--- Requirements ---
1. Write out the passage on phase change materials in building envelopes from "For the roof" to "layer (Figure 3e–i).", word for word.
2. Find each line in the rows that contains the word "farther" and copy those lines.

··· Source ···

The evaluation of phase change materials (PCMs) as part of the envelope was performed by introducing the most common PCM used for passive building applications mentioned before. Different PCM-based layouts were implemented based on the standard PCM-based roof and walls considered in DesignBuilder, which also includes further aspects such as the encapsulation of the PCM (Figure 3). The EC for all best combinations characterized by laying within the Pareto’s front was also compared with each reference building EC for cooling.

For the roof layout, the standard PCM-based layout contains (from external to internal) a 0.01 m NCM membrane, 0.01 m of insulation, 0.01 m concrete, 0.01 air layer, followed by the PCM layer whose thickness varies depending on the PCM type, and finally, a 0.01 m plasterboard layer (Figure 3a–d). In contrast, for the layout of the external walls, the standard PCM-based layout contains (from external to internal) a 0.019 m of Stucco, 0.0897 m XPS EP, followed by the PCM layer, whose thickness also differs depending on the PCM type, followed by a 0.013 m Gypsum plasterboard layer (Figure 3e–i).

Moreover, optimization analyses were also performed considering the PCM-based layouts in Figure 3, but with their layers were inverted, along with the other non-PCM-based layouts presented in Table 4, with the intention of assessing different positions of the PCM layer within the layout. Finally, since some PCM-based layouts present very low U-values similar to other non-PCM-based layouts tested, any resulting layout containing a PCM layer was further analyzed in terms of roof and wall surface temperatures and the corresponding PCM melting temperature point (MTP). This was done in order to discern whether such a resulting PCM-based layout was chosen over a non-PCM-based layout because of the phase change behavior or only for their very low U-values.

3. Results Analysis

3.1. Performance of Different Envelope Layouts Tested

The results from optimization analysis for each of the buildings studied (Figure 2) are presented in Figure 4, Figure 5, Figure 6 and Figure 7. Here, only the optimized cases at Pareto’s front are presented, where colors were used to identify the roof layouts and the marker shapes serve to identify the external-wall layouts. The colored regions in the plots give indications of the dominant color, i.e., the dominant or preferable roof layouts. From Figure 5, Figure 6 and Figure 7, a clear dominant roof layout can be observed. However, the most present or most frequent solution is chosen to be examined instead of analyzing the solutions at minimum electricity consumption (EC) or minimum discomfort hours (DH). This is done before identifying the adequate option based on the best EC and DH compromise with a less subjective assessment. For this purpose,

Table 5. Resulting counts of each layout combination that appeared at Pareto’s front for the 60 m² building.

··· Material for this task ···

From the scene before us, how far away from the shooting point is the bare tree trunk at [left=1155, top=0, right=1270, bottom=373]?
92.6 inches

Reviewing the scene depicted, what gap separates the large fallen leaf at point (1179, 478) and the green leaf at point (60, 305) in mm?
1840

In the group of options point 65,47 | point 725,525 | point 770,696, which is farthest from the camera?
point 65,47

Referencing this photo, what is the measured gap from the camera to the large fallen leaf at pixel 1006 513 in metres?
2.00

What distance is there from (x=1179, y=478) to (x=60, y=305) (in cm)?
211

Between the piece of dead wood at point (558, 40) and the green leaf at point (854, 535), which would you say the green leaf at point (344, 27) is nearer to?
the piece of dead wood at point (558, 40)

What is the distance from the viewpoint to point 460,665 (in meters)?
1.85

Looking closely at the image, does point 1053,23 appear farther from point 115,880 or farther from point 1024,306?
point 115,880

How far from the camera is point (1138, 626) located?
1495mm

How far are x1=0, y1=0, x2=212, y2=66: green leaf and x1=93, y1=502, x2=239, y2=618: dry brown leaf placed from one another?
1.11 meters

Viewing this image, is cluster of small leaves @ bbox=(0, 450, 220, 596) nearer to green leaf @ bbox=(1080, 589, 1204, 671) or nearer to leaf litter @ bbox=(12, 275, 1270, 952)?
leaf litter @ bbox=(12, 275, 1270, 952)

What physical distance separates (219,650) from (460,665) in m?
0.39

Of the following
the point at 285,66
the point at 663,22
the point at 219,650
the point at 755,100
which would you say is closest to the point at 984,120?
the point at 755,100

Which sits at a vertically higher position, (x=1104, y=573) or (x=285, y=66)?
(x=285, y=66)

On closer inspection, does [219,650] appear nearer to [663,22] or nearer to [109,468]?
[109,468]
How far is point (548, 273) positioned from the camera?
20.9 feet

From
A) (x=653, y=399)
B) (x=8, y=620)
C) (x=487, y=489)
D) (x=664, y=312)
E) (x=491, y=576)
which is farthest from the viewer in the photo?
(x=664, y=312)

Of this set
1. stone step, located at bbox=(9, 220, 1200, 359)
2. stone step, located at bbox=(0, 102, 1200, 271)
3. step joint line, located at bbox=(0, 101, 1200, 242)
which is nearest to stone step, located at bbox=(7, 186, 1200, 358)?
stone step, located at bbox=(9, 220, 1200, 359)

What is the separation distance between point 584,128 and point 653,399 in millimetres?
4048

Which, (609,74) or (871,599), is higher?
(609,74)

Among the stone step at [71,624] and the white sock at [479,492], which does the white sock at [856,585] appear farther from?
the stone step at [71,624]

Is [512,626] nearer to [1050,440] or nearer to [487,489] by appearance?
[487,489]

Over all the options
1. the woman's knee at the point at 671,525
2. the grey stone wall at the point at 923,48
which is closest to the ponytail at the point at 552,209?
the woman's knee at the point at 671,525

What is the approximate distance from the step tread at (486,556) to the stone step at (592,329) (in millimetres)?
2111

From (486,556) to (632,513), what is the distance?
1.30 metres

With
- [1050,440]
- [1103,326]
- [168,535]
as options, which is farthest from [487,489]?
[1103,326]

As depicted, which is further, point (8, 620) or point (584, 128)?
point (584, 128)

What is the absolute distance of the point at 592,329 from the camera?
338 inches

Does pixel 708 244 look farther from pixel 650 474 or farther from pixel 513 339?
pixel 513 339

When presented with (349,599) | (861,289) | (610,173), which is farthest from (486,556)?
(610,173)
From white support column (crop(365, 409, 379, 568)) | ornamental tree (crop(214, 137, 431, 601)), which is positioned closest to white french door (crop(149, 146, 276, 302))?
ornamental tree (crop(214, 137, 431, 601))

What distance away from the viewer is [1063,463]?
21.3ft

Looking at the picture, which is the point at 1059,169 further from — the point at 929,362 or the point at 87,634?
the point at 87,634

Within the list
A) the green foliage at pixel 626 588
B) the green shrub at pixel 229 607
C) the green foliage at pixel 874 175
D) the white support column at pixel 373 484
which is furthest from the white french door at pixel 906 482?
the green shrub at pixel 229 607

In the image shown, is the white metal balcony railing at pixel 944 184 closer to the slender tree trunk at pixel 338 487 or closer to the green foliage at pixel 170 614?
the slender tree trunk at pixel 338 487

···

--- Answers below ---
1.
For the roof layout, the standard PCM-based layout contains (from external to internal) a 0.01 m NCM membrane, 0.01 m of insulation, 0.01 m concrete, 0.01 air layer, followed by the PCM layer whose thickness varies depending on the PCM type, and finally, a 0.01 m plasterboard layer (Figure 3a–d). In contrast, for the layout of the external walls, the standard PCM-based layout contains (from external to internal) a 0.019 m of Stucco, 0.0897 m XPS EP, followed by the PCM layer, whose thickness also differs depending on the PCM type, followed by a 0.013 m Gypsum plasterboard layer (Figure 3e–i).

2.
Looking closely at the image, does point 1053,23 appear farther from point 115,880 or farther from point 1024,306?
Among the stone step at [71,624] and the white sock at [479,492], which does the white sock at [856,585] appear farther from?
Does pixel 708 244 look farther from pixel 650 474 or farther from pixel 513 339?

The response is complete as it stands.